I cannot count you "Look, so many days,
Or years, or moments even, I was pure
From present loving." I feel only this:
There is a man I know whose whisper was
To me all promise of the future days,
All sweetness of the present; and there is
A man who with one cold and civil look
Has broken me, has made me sick of hope
Because he is not in it, made my life
Too flickering to be worth the care it costs;
And they are one, and they are my one love.
Oh! Mary, darling, comfort, comfort me.
Yes, hold me to you, let my head lie so.
Yes, soothe me, love me, darling--Oh my friend
I need another love than yours, his love.
I want it, want it.
Mary.
Dear, dear Eleanor.
Ah! you are hurt past help of mine. I would
I had this lover here: he should not keep
A placid conscience. But, dear, be too proud
To let him break you. If he, years ago,
Must win a girl's weak heart to toss it back,
A plaything you might hand on to Sir Joyce
While he should choose some other--
Lady B.
Mary, No.
I was the one who wronged our truth--I, I.
He was all truth.
Mary.
Ah! now I understand
That you are sad beyond the help of tears.
Poor heart, how shall I soothe you. Ah! you tore
The blossom of its hope with your own hand,
And then you hunger in a barren day
Because it bears no fruit. Dear sorrower,
What can I say? Take courage. Not a life
So lonely in this world but somewhere grows
A blessing for it out of other lives,
And warmth out of their fire-light. Not a soul
So lonely under heaven but it may reach
The hand of God, and lift itself from pain.
Take courage, dear.
Lady B.
No, let me break my heart.
Would he had never loved me--only that,
Not to remember that he loved me once.
Mary.
But, Eleanor, he may remember too.
Truly you did him such a bitter harm
As well may make a man grow hard and strong
Against a woman's sobbings, battling back
The vain breath of her words like a barred tower
Careless to the wild useless gusts of winds,
Silent against them. Yet, for the dear sake
Of what you were to him and he to you,
And for the likeness of your face to that
He loved to look on once, which smiled on him
With so unlike a smile, and for the thought
That you might be yourself again through him,
And for the sorrow constant in your eyes,
He might put by his rancour, might tune down
The bitter tongue of blame to just a strain
Of pity for himself who had lost you,
Until 'twas pity for you too, and so
He must forgive you.
Lady B.
Oh! your idle hopes!
It is as if you'd mock me. They were mine.
I shaped them for myself--such pretty dreams!
Like what one sees in clouds--and then the wind,
The lightest breeze that scarce can stir a leaf,
Will float them into nothings. Why, you give
My folly a clear voice, and make me laugh
To think how crookedly its answer falls
To the plain question of my wretchedness.
He does forgive me, has no rancour left,
Has quite forgotten bitterness and blame,
Doubtless would pity me if he but cared
To know if I am sorry or content--
He'd pity me out of his chivalry,
Because I am a woman. But he looks
Unmoved upon me, doubtless would allow
"Her face is fair, she has an easy grace,
Was most attractive, though now something worn;"

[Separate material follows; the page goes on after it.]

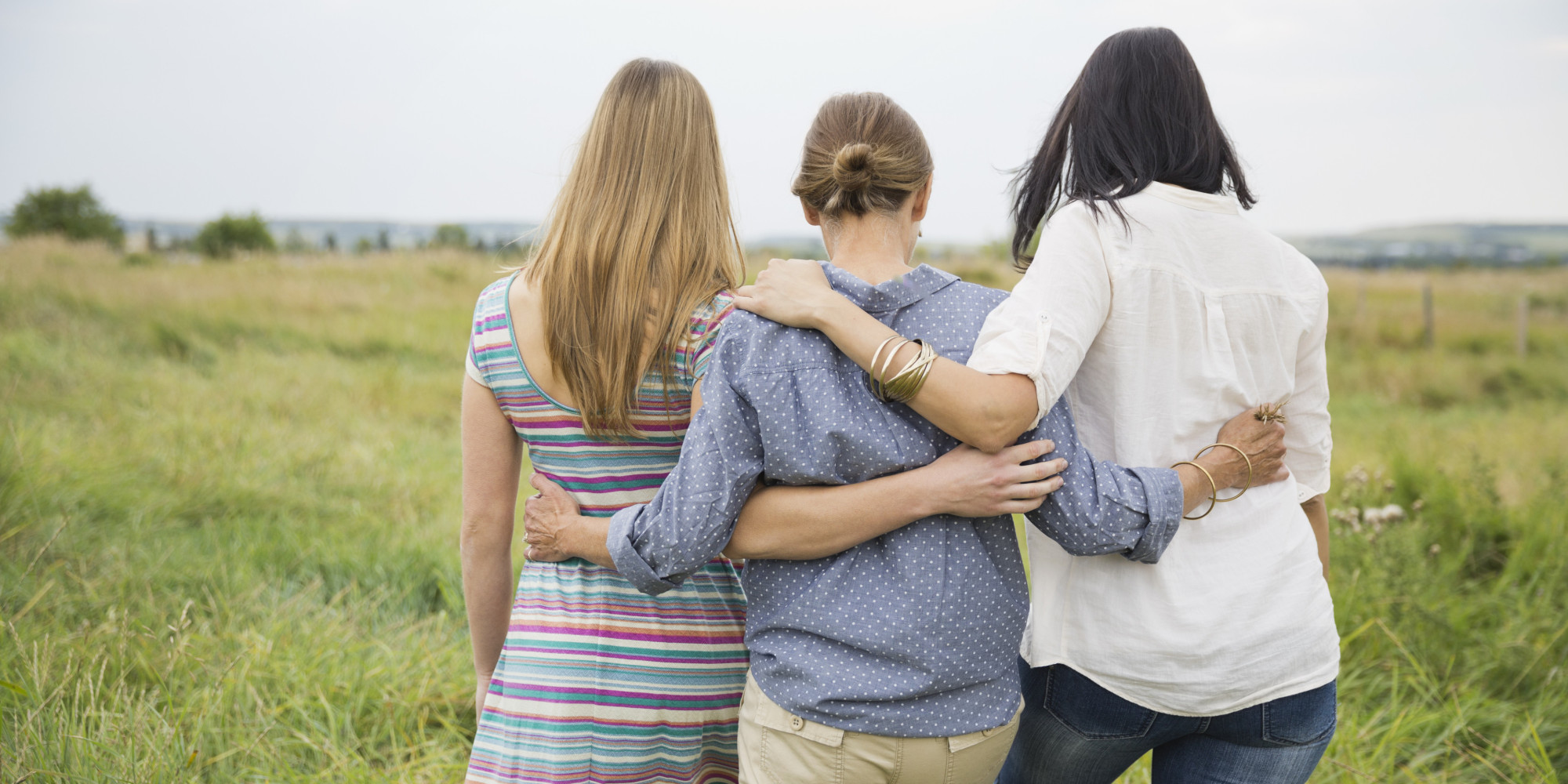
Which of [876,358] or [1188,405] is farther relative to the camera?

And there's an end of it. I am to him
At most the faded picture of a girl
Whom he once wished for but could teach himself
To do without, and so for that, because
All memory which is not pain is sweet,
And for the courtesy of gentlemen
To well-bred women, he'll sit by my side
And chat a little, give a gracious laugh
At my tart sayings, talk of the last news,
Ask some one sitting near if he agrees
With Lady Boycott's judgment on the point,
And go to be as civil to the next
Upon his list of doll acquaintances.
Forgive me! Blame me! Why, he'll meet my eye
With a friend's carelessness, will smile at me
The perfect proper smile of drawing-rooms.
Oh! my lost love! one love of all my life!

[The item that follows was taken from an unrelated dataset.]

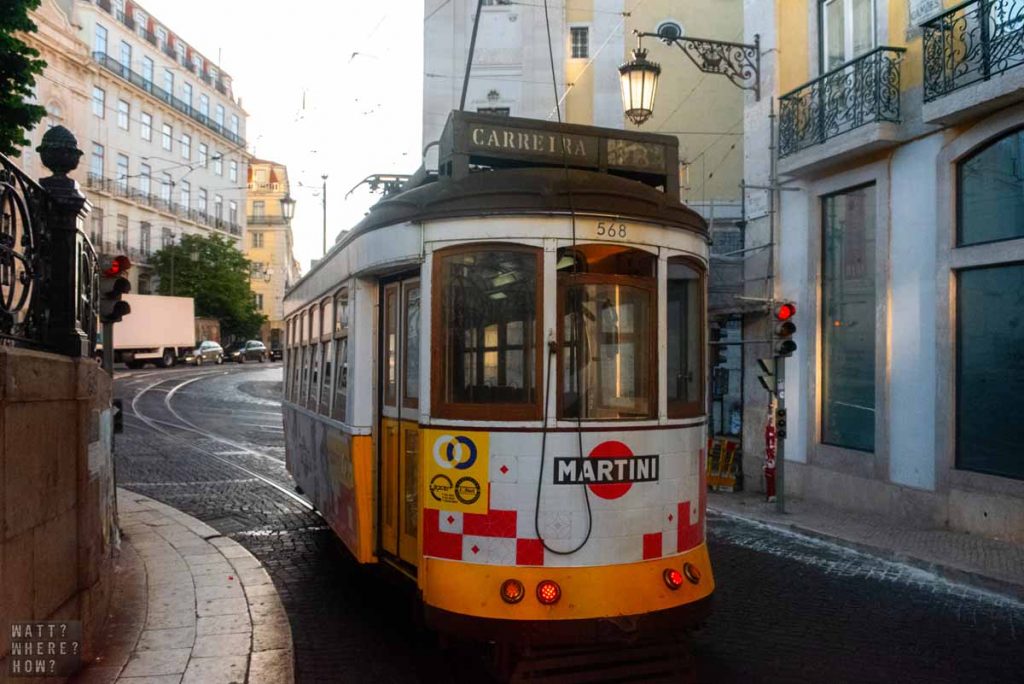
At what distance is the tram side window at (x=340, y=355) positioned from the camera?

He cares no more for me than for the weed
In flower against his foot, that, if he has time,
He'll notice "In its way 'tis well," and pass,
Just stepping so as not to trample it,
Because he's kindly natured and would crush
No poor slight growing thing without a need.
He cares for me no more than for the dream
He dreamed in last night's sleep, and waking lost:
No more than for the queen in pinafores
Loved in his days of slate and spelling-book.
I am nothing to him, nothing--oh, my love!
And I to shiver in the cold he makes
And smile to him! Mary, I sometimes wish--
Yes, wish, as some sick wretch will idly moan,
"Give me sharp pangs rather than this dull pain,"--
I might go mad a moment, lose the sense
Of womanhood, and let his cold man's eyes
See to my heart, see my unhonoured love.
Not that he'd love me then--no never that--
But that there'd be some bond between us then,
Or some defiance, not this civil show,
This mannerly kind hateful indifference.
At least he'd be ashamed for my shame, drop
His eyes that look on me so cold and pleased
At our next meeting, stammer when he spoke.
Perhaps he'd shun me. Aye, and at the least
I could shun him. Now I dare never wince,
Nor stand a step back from a meeting, lest
He should discover.
Mary.
But, my Eleanor,
Since all he knows is that you long ago
Took back your love, were it not possible
That he should silently be measuring
The present with the past and noting down
The unconscious signals?
Lady B.
Not another word,
Not one smooth word of hope. When he did love
I knew before he spoke--half knew, I think,
Before he knew it. Now I as well know
He'll never, never, never think again
Of love and me together. Not if I crawled
To wile him on with all sweet artifice
Of wooings and of shrinkings interchanged
Which many women do not shame to use,
And all men smile at, pleased to be deceived:
Not if I worshipped him with the fine fumes
Of delicate nice flattery some I know
Will offer to their idol, while his brain
Grows dizzy with the scent and pleasant mist:
Not if I played at him the pouts and scolds
And provocations of a mimic feud:
Not if I pleased him with an equal mind
To be convinced by arguments of his:
Not if I sang to tears for him, made mirth,
Were sad, wise, foolish, all for him alone:
Not if I lived my whole poor life for him:
No, not if it were so that I might die
To serve him something: he'd not love me yet,
He could not. When you're in a pleasant dream
And some one wakes you rudely, try your most,
You cannot dream again that selfsame dream.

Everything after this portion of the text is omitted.